RMT union members working on the Piccadilly line have voted in favour of industrial action over a series of unresolved disputes.
Barely a week seems to go by without the seemingly ever-present rumble of discontent from the transport unions and this latest announcement is actually a Pandora's box of industrial action. Accompanying the Piccadilly line drivers in their strike, drivers on the Metropolitan, Hammersmith & City and Circle lines have also voted for industrial action. And it doesn't end there.
Cleaners on the underground who are employed by ISS have voted overwhelmingly for strike action in a dispute over pay and conditions. The RMT says LU has failed to pay the London Living Wage, abuse sickness and attendance procedures and have extended unpaid breaks. Meanwhile, electricians and engineers working for tube contractor Mitie have voted for strike action in a separate dispute over redundancies and working conditions. RMT general secretary Bob Crow said:
“Drivers across a whole swathe of the underground network have voted by massive majorities for industrial action in separate disputes which represent unilateral attacks by the company on working conditions, agreements and procedures.
“The outcome of these separate ballots will now be considered by RMT’s executive but the message could not be clearer – RMT is stepping up the fight to protect agreements, jobs and working conditions across the whole of London and to eliminate the scourge of poverty pay on cleaning contracts.”

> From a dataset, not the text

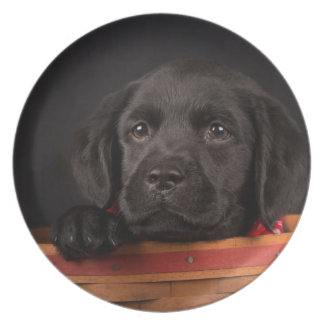 Black labrador retriever puppy in a basket plate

No doubt this news will again fuel the debate over banning of tube strikes, which occupied the London Assembly Conservatives in April. A Jubilee line strike planned in March was called off a couple of days before it was due to go ahead. Just like the story, the last thing in the box is hope. Piccadilly Line manager Phil O'Hare said:
"We urge both parties to work together to resolve this matter through constructive discussions and without the threat of industrial action."